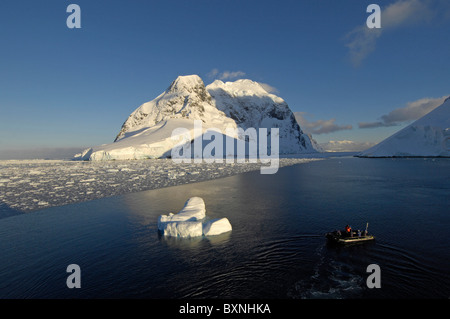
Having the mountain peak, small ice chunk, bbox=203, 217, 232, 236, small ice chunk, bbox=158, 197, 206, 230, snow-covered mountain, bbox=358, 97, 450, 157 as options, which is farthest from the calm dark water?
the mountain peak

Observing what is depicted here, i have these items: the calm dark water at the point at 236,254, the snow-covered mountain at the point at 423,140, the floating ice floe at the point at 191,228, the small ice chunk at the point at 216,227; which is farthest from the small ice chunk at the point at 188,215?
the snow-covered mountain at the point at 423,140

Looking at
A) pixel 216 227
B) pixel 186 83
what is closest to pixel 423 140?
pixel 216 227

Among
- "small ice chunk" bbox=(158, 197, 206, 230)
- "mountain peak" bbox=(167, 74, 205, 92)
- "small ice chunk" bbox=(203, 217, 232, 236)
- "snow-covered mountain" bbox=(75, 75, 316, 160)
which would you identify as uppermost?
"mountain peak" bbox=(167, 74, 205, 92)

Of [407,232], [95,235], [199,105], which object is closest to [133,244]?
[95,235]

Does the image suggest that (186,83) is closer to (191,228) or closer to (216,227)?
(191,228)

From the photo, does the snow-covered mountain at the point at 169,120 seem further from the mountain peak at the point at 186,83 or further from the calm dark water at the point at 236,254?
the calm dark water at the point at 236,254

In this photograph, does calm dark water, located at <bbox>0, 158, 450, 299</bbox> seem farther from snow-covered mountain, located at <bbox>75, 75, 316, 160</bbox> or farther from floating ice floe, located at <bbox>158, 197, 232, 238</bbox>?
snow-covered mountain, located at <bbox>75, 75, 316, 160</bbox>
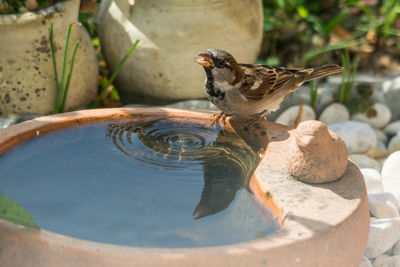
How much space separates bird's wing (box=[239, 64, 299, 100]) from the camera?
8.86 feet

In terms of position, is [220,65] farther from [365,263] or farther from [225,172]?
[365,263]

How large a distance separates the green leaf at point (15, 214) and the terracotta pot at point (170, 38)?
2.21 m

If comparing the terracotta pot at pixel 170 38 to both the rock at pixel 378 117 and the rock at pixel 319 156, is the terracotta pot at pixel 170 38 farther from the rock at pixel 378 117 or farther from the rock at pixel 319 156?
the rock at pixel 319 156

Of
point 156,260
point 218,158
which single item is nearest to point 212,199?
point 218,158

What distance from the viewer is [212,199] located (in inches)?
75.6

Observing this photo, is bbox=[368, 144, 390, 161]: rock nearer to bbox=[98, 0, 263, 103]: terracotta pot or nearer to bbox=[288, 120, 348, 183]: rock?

* * *

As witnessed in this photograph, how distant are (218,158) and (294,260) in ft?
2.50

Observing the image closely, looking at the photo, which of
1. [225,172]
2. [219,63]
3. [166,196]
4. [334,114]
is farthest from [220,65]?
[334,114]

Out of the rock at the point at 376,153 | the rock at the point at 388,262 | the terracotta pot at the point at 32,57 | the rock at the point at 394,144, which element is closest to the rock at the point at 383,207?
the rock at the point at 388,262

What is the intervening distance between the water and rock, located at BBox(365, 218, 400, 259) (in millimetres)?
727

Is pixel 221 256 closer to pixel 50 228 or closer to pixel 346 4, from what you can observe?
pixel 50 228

==

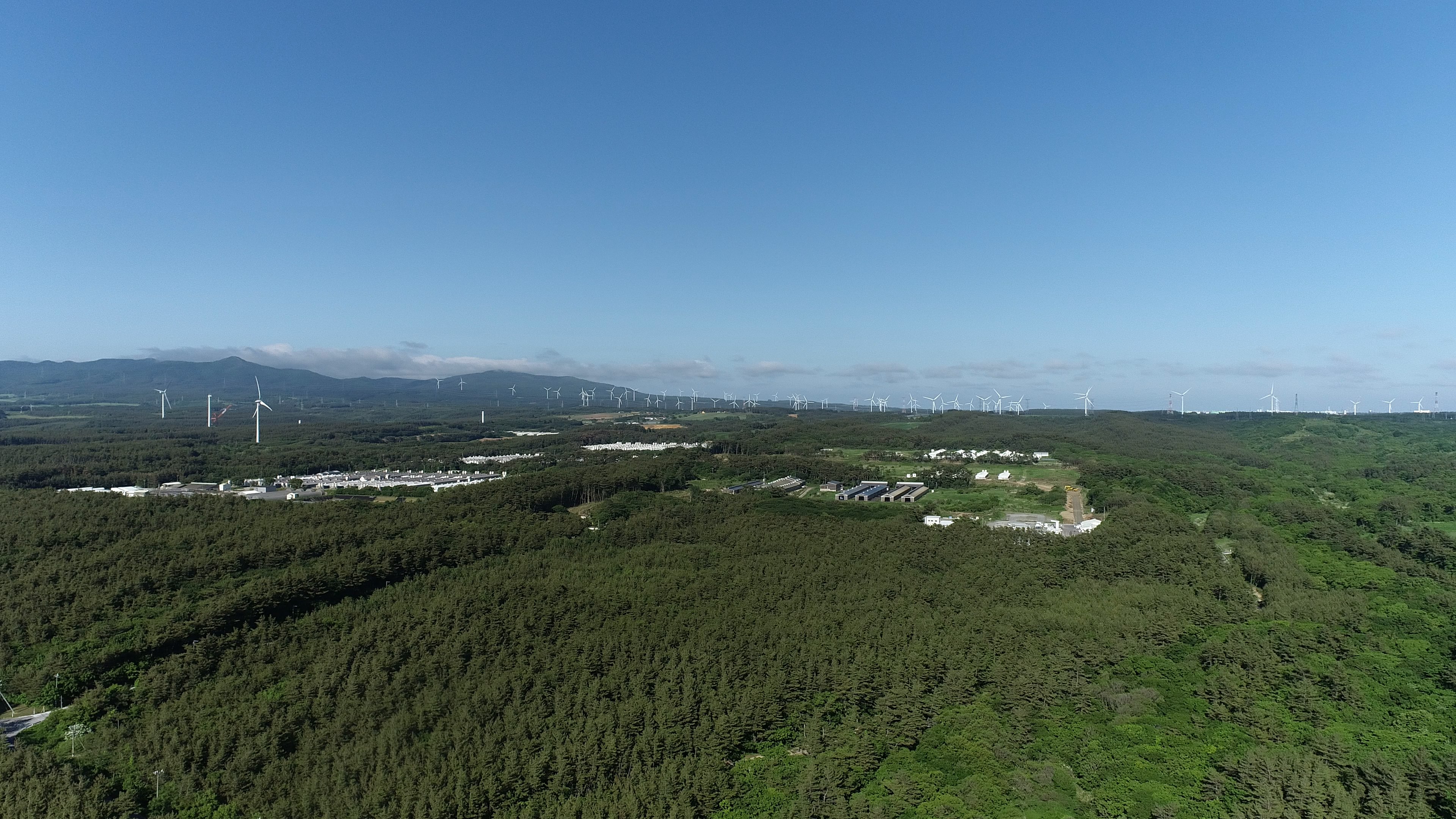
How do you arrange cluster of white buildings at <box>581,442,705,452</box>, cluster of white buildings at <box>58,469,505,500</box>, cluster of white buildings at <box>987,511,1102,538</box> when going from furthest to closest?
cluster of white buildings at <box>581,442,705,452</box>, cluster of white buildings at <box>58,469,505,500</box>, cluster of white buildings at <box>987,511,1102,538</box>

● **Description of the task**: Reproduce the records word for word, beginning at the line that contains "In this photograph, does" and stopping after the line that contains "Observing this photo, is". Leave the pictures out of your reproduction.

● **Response for this exercise**:
In this photograph, does calm dark water, located at <bbox>0, 158, 450, 299</bbox> seem farther from snow-covered mountain, located at <bbox>75, 75, 316, 160</bbox> or farther from floating ice floe, located at <bbox>158, 197, 232, 238</bbox>?
snow-covered mountain, located at <bbox>75, 75, 316, 160</bbox>
How much space separates bird's wing (box=[239, 64, 299, 100]) from the camera?
8.86 feet

In terms of position, is [220,65] farther from [365,263] or farther from [225,172]?
[365,263]

How large a distance separates the green leaf at point (15, 214) and the terracotta pot at point (170, 38)?
2.21 m

If comparing the terracotta pot at pixel 170 38 to both the rock at pixel 378 117 and the rock at pixel 319 156, is the terracotta pot at pixel 170 38 farther from the rock at pixel 378 117 or farther from the rock at pixel 319 156?
the rock at pixel 319 156

Of
point 156,260
point 218,158
which single item is nearest to point 212,199?
point 218,158

What distance from the viewer is [212,199] located (in inches)?
75.6

Observing this photo, is bbox=[368, 144, 390, 161]: rock nearer to bbox=[98, 0, 263, 103]: terracotta pot or nearer to bbox=[288, 120, 348, 183]: rock?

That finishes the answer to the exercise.